Work order >> What is wanted is every line below from the one with "318 Hamilton St, Waterville, MN 56096" up to and including the one with "KOMAI Oil Filter", retyped exactly, pictures excluded, nothing else.

** Given information follows **

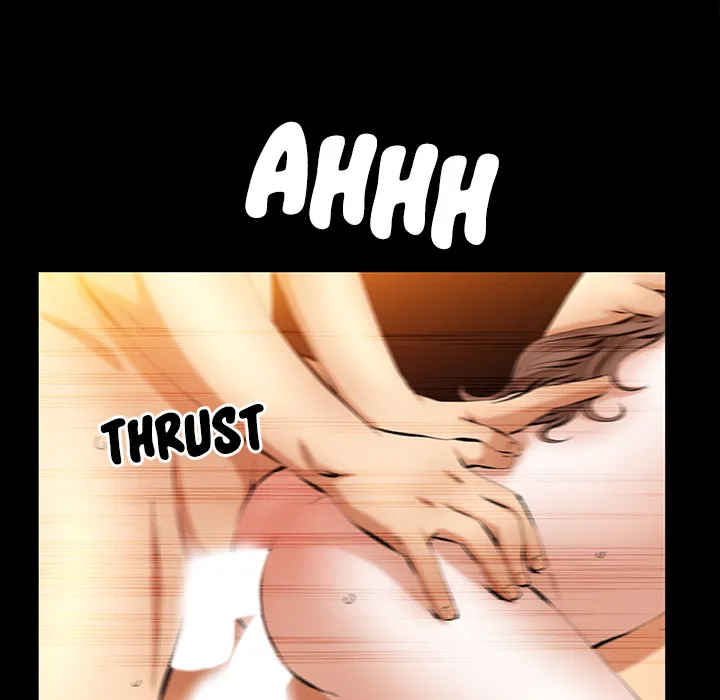 Read Malja chapter 45 image 39 on Lezhin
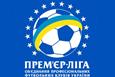 Говерла не получила лицензию, Сталь под вопросом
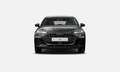 Audi A3 S line 45TFSIe LED AHK SHZ Grau - thumbnail 3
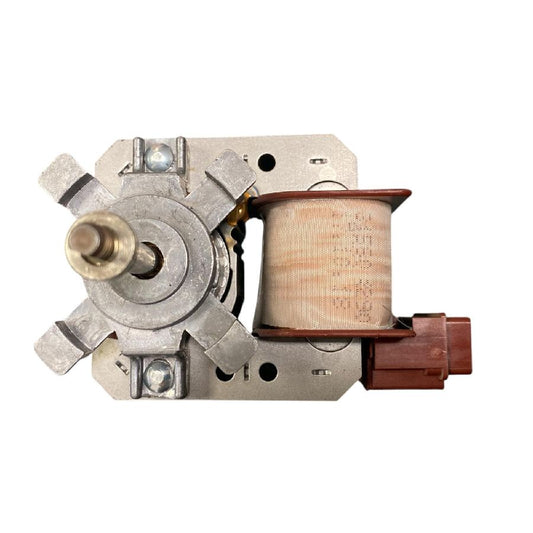 Ventilador Horno Teka HCB 6435 P CL.180 7100 VR C 150 H2025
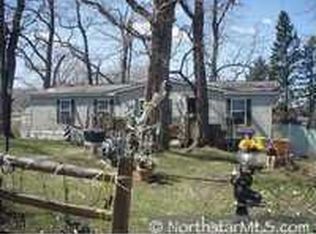 318 Hamilton St, Waterville, MN 56096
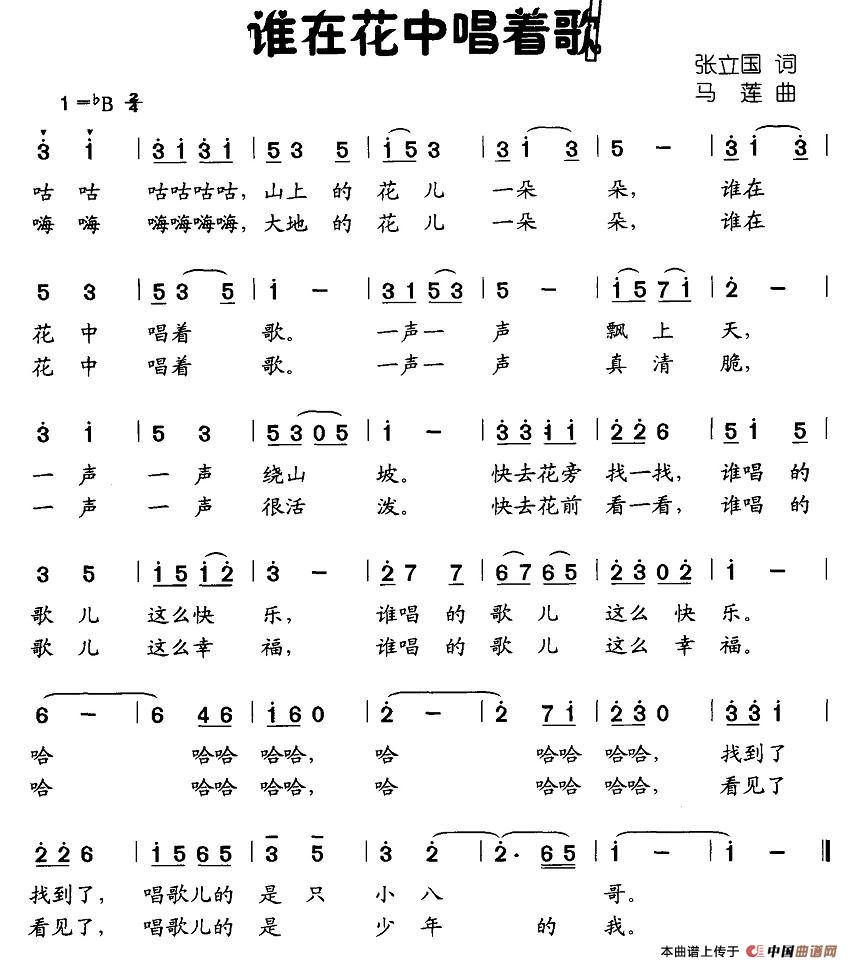 l(shu)ڻг(zh)(ָV)1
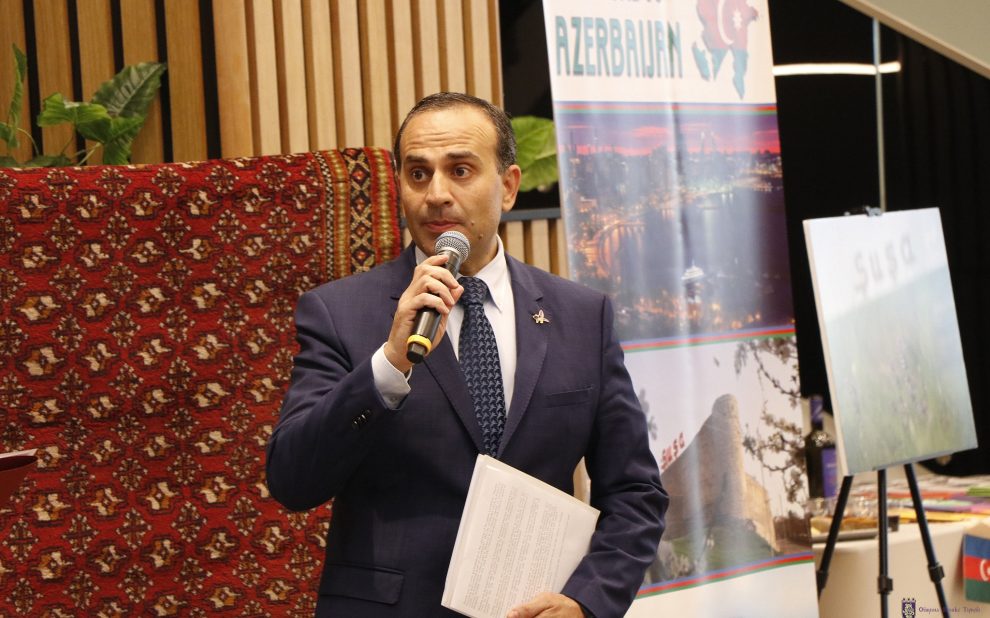 462365727_1109575163858193_1977868854111389043_n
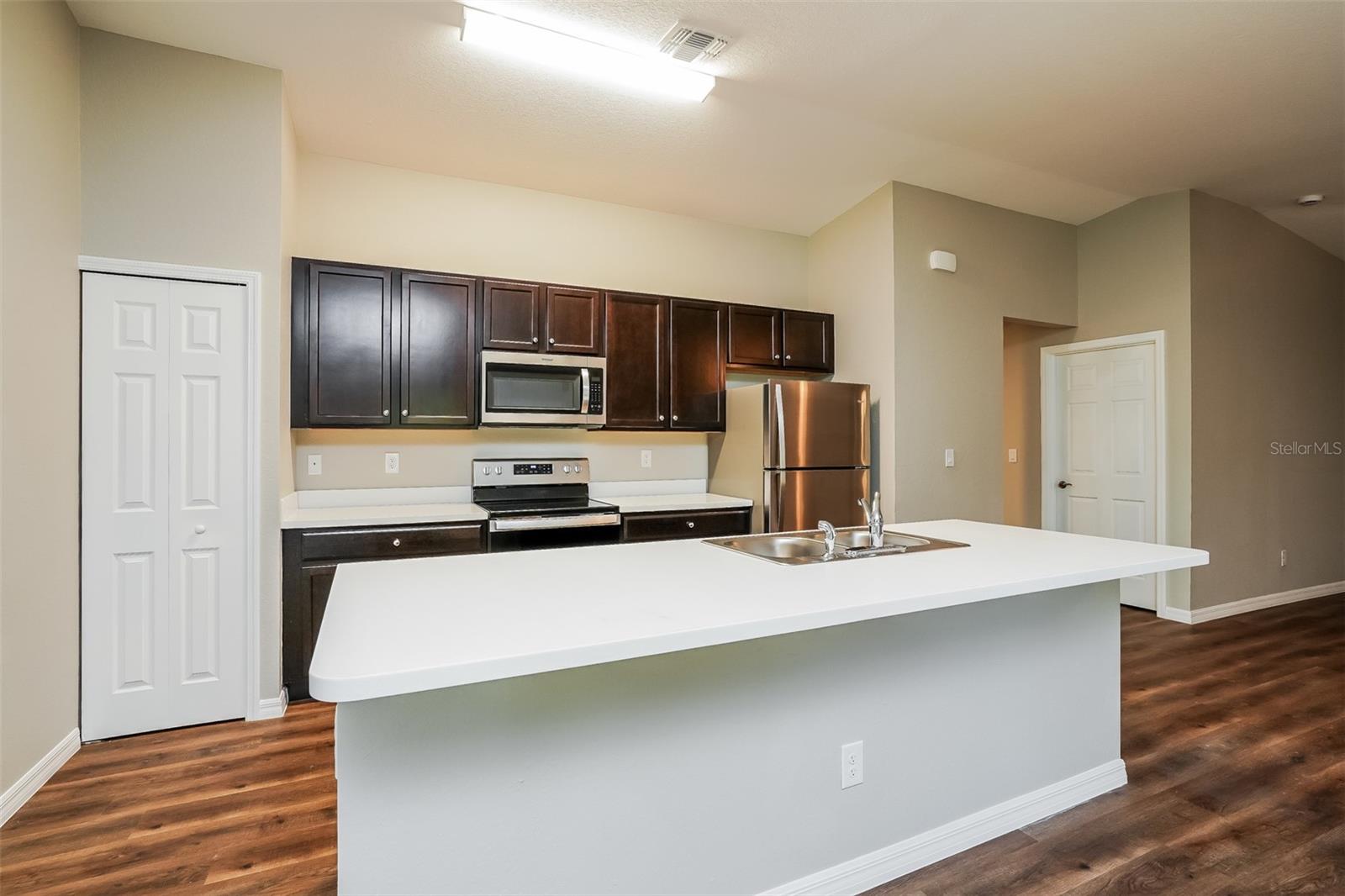 4638 JASLO AVE, NORTH PORT, FL — photo 4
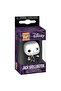 Pocket Pop! Disney: Patchwork - Jack - 2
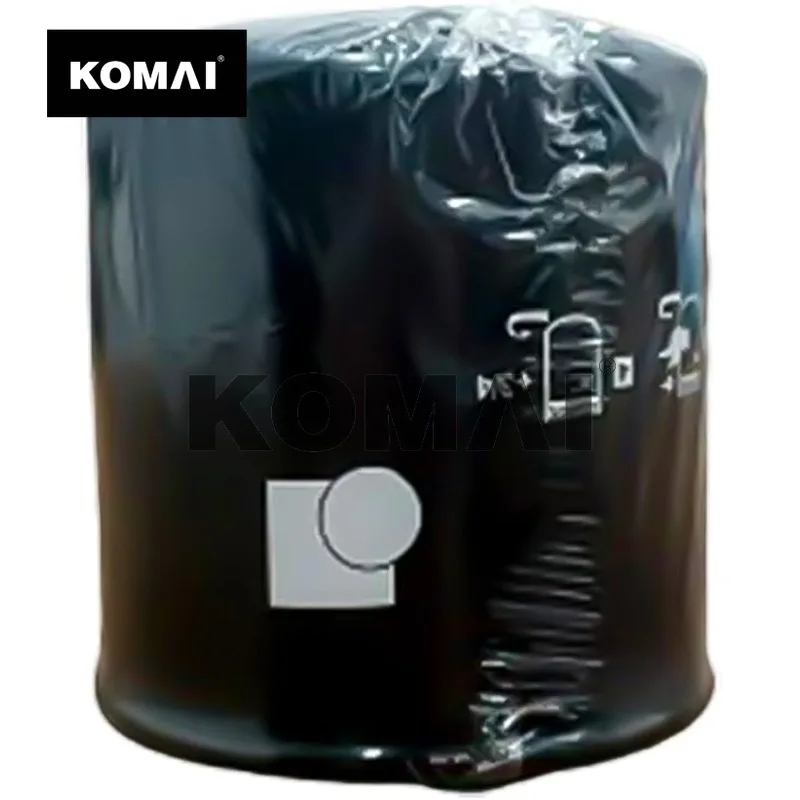 

KOMAI Oil Filter 897049-7081S Fits for EC FR80H
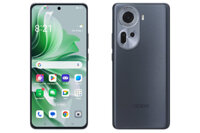 điện thoại oppo giá sỉ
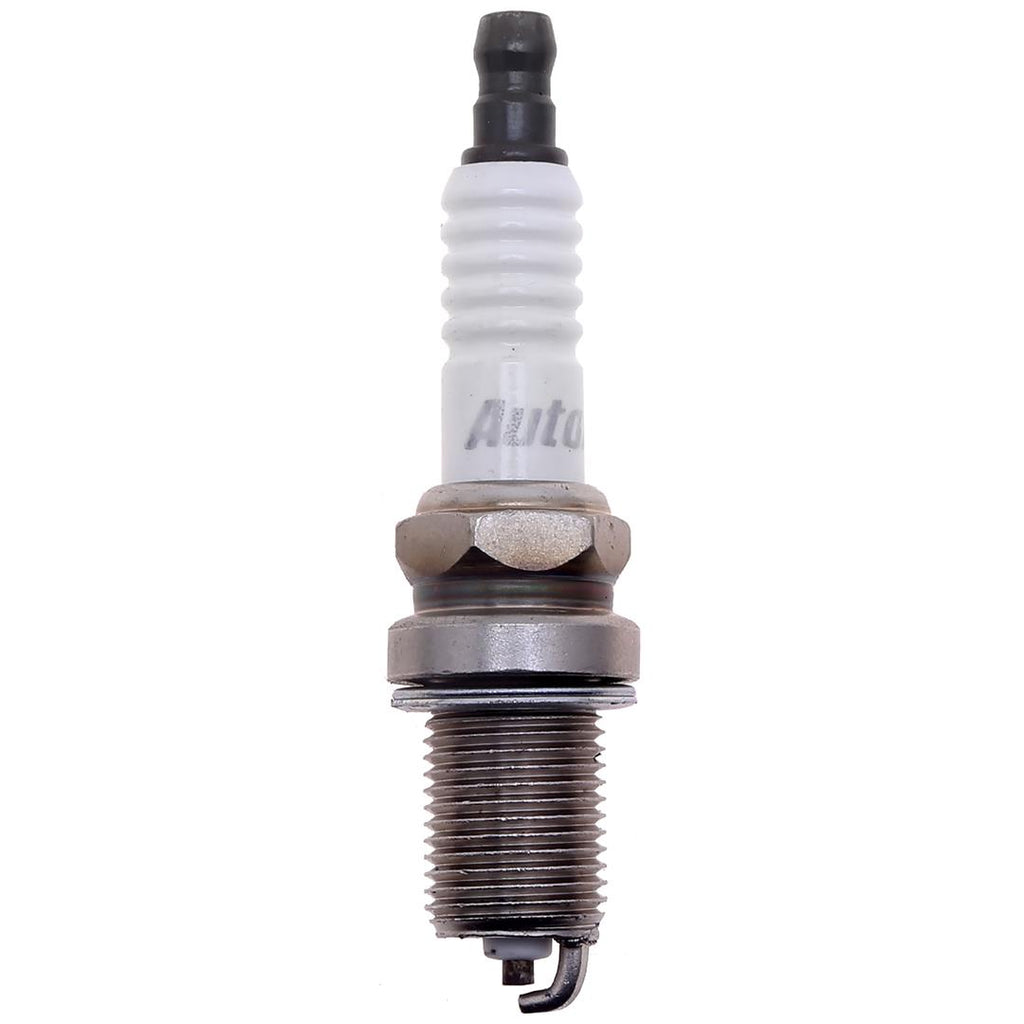 AUTOLITE AR3911 RACING PLUGS  4/BOX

** End of Given information **

Written response >>
 318 Hamilton St, Waterville, MN 56096
 l(shu)ڻг(zh)(ָV)1
 462365727_1109575163858193_1977868854111389043_n
 4638 JASLO AVE, NORTH PORT, FL — photo 4
 Pocket Pop! Disney: Patchwork - Jack - 2

KOMAI Oil Filter 897049-7081S Fits for EC FR80H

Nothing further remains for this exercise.